On the other hand, conventional imaging techniques based on bone turnover (bone scan (BS)) or anatomical features (magnetic resonance imaging (MRI) or computed tomography (CT)) have important limitations and poor accuracy. Bone scans (BS) is the commonest imaging technique used to detect bone metastases in the clinics. BS does not image directly cancer cells, but the effect of cancer on the bone. Other pathologies such as fractures, degenerative arthritis and other benign bone lesions can also cause focal uptake on BS and lead to false-positive results. Another drawback of BS is its poor sensitivity to image small metastases confined to bone marrow. These limitations stress the importance to improve PCa imaging by using new imaging modalities.

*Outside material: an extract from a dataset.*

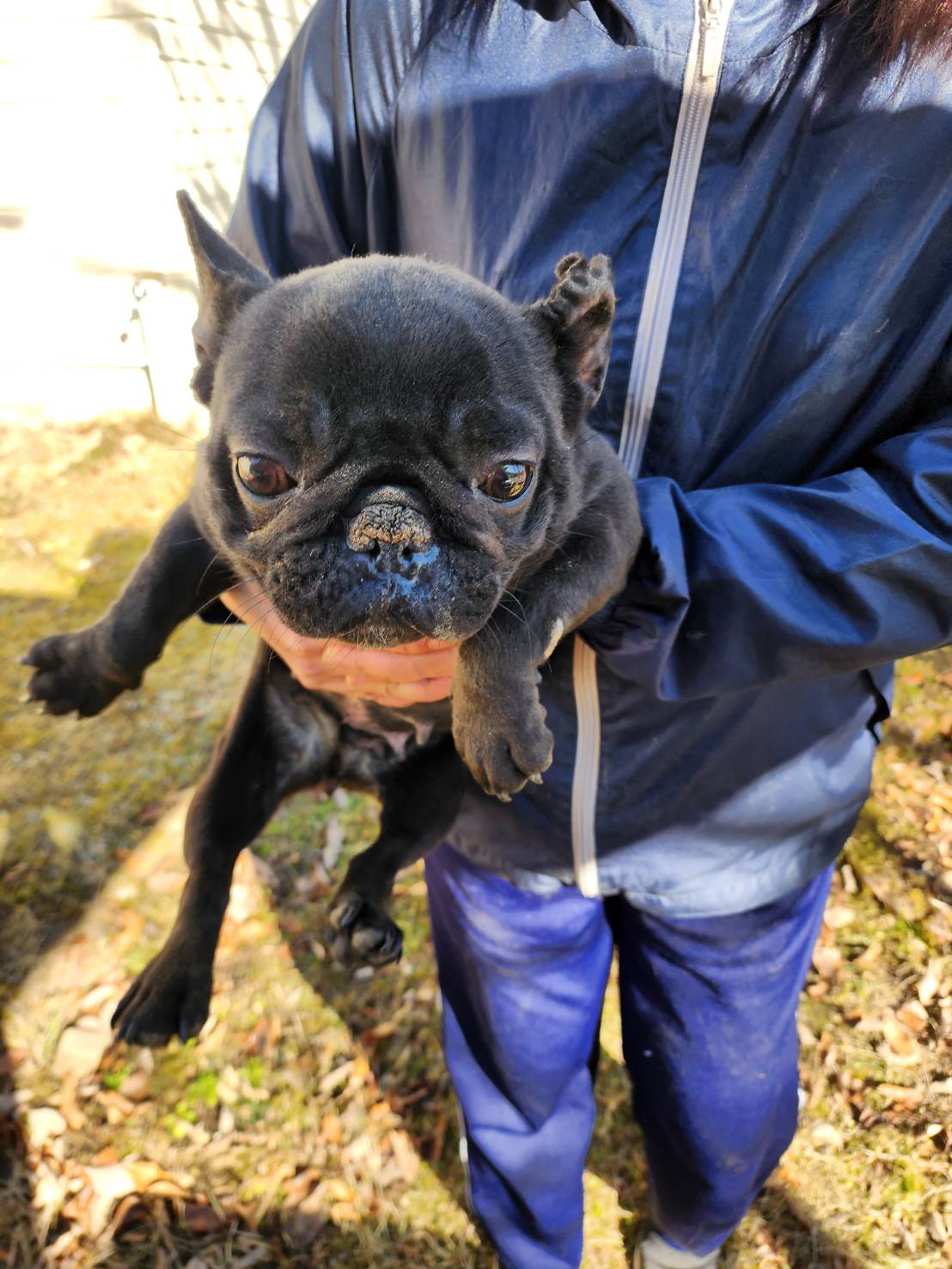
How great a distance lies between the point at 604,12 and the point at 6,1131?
12.8 feet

Because novel agents targeting the androgen synthesis and receptor axis (e.g. enzalutamide), bone metastasis (radium-223) and microtubules assembly (docetaxel, cabazitaxel) have been shown to increase metastatic CRPC patients overall survival, a burning question is to determine if the non-metastatic CRPC status is real. There is growing evidence that newer imaging techniques using positron emission tomography can improve metastasis detection accuracy and may refine PCa patient prognostic stratification and treatment eligibility.